DATA TO EXAMINE START

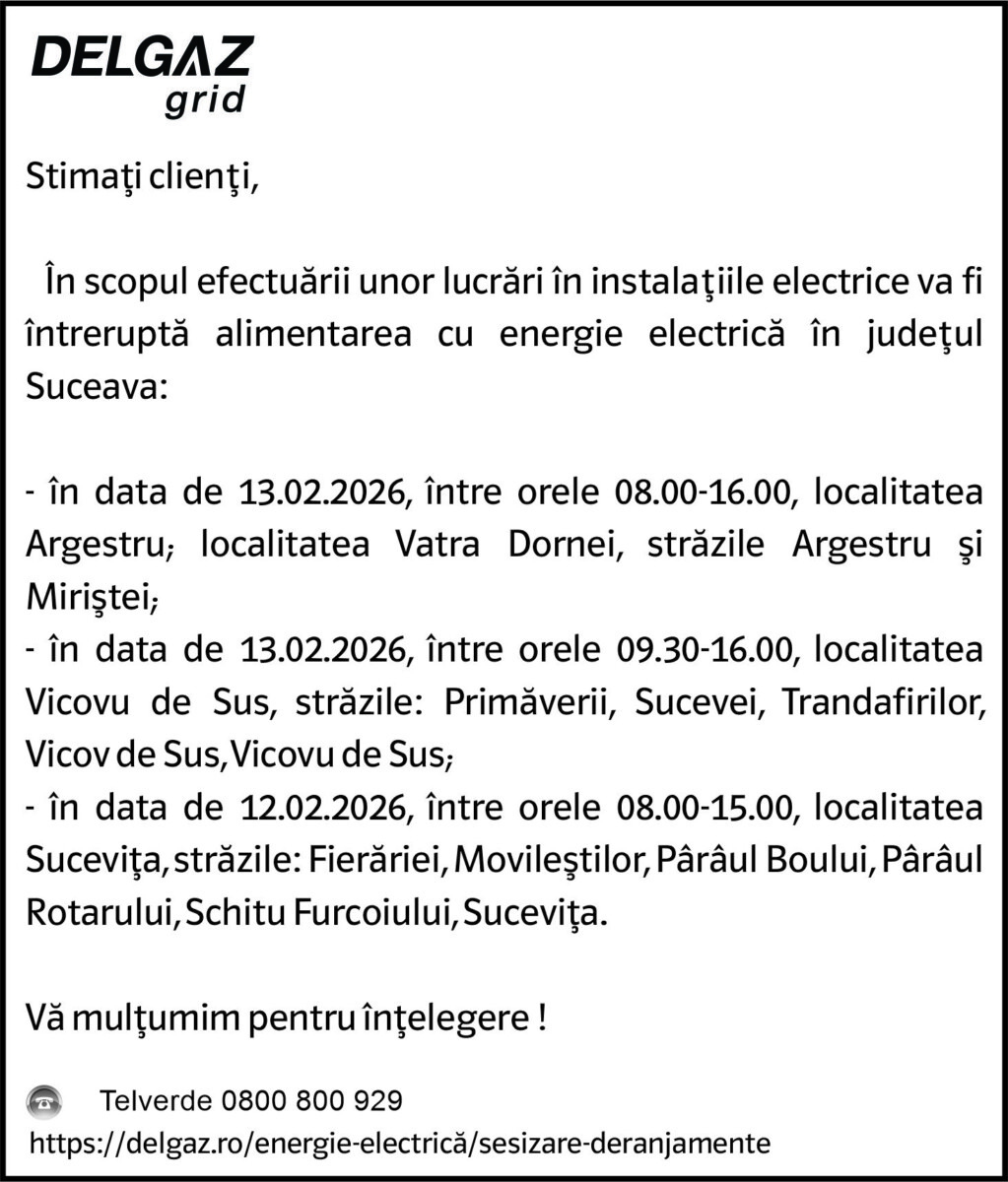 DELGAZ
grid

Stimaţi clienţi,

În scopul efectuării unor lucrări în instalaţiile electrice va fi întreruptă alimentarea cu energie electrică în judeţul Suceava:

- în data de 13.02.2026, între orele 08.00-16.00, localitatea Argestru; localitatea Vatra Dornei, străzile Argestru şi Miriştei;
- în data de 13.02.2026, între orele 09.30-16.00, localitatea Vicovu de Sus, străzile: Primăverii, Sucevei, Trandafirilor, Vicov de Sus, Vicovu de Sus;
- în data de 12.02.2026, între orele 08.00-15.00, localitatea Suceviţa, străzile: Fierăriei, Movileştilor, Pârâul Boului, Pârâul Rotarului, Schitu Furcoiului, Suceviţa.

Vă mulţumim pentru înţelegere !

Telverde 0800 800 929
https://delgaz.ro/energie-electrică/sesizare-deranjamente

DATA TO EXAMINE END
DATA TO EXAMINE START

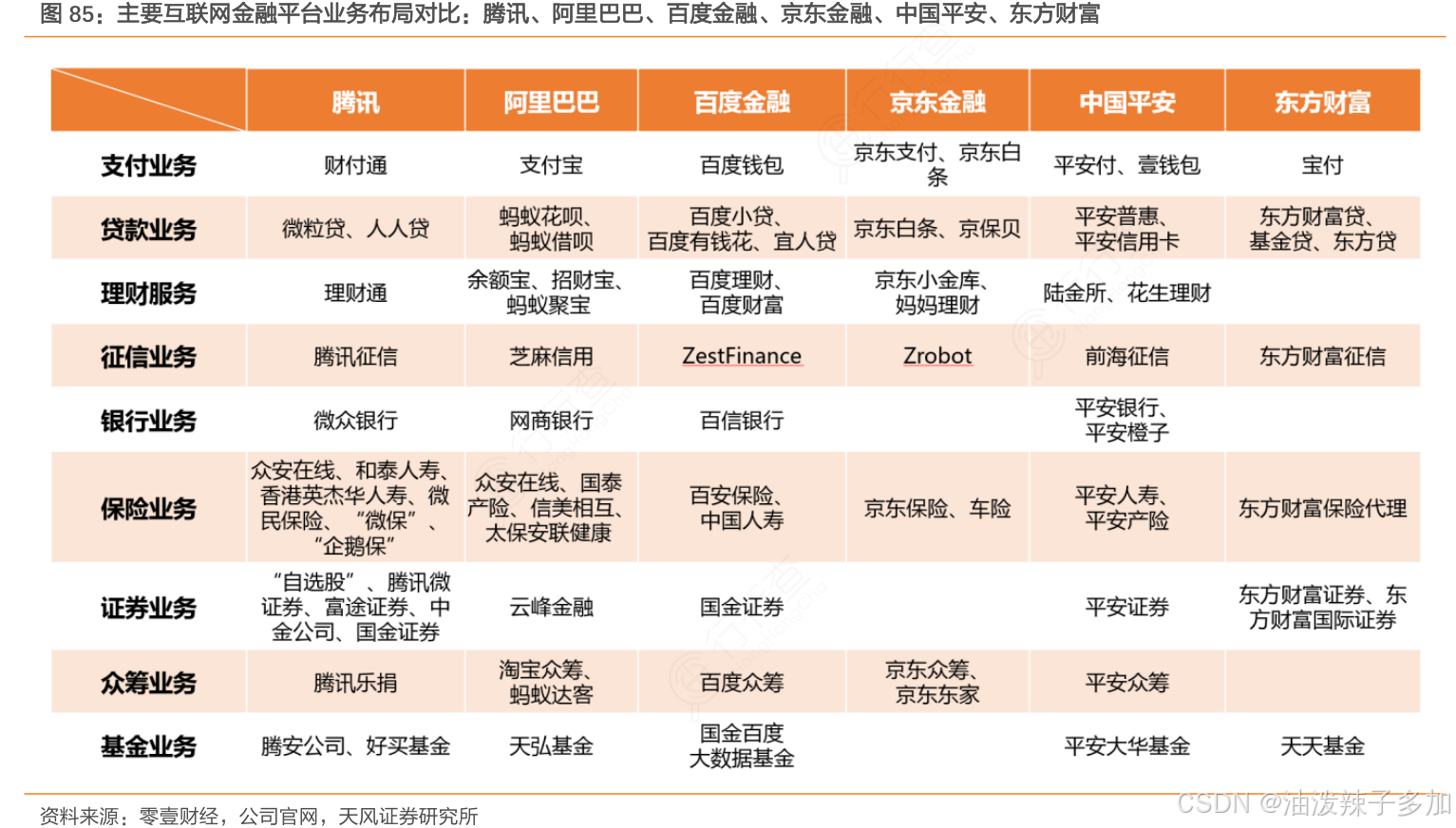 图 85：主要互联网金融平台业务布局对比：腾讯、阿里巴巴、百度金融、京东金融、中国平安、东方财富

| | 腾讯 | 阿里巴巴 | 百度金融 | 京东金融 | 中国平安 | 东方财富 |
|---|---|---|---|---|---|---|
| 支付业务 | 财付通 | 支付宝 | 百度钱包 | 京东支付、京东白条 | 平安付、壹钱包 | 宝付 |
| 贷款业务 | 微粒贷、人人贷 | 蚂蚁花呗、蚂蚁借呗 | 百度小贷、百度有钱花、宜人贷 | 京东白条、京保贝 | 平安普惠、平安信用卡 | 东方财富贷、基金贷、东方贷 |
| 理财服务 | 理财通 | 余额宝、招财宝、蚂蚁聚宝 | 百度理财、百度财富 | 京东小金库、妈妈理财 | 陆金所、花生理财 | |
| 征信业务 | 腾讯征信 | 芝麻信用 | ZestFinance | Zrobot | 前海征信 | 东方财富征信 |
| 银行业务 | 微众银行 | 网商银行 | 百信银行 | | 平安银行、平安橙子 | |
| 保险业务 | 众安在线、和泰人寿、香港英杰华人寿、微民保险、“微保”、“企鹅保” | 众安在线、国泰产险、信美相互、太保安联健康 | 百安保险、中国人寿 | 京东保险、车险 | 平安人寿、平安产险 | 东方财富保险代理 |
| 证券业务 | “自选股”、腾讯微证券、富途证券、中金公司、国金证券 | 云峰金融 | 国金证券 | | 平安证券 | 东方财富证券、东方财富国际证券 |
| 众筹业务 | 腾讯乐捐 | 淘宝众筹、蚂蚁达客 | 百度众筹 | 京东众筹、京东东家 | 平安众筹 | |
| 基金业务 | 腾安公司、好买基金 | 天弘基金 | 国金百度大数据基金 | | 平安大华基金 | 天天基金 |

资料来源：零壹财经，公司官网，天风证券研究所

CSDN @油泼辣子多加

DATA TO EXAMINE END

:: WHAT YOU ARE ASKED TO DO ::
Above are the records; copy exactly the lines from the line with "În scopul efectuării" through the line with "- în data de 13.02.2026, între orele 09.30-16.00, localitatea", both included.

:: EXERCISE ANSWER ::
În scopul efectuării unor lucrări în instalaţiile electrice va fi întreruptă alimentarea cu energie electrică în judeţul Suceava:

- în data de 13.02.2026, între orele 08.00-16.00, localitatea Argestru; localitatea Vatra Dornei, străzile Argestru şi Miriştei;
- în data de 13.02.2026, între orele 09.30-16.00, localitatea Vicovu de Sus, străzile: Primăverii, Sucevei, Trandafirilor, Vicov de Sus, Vicovu de Sus;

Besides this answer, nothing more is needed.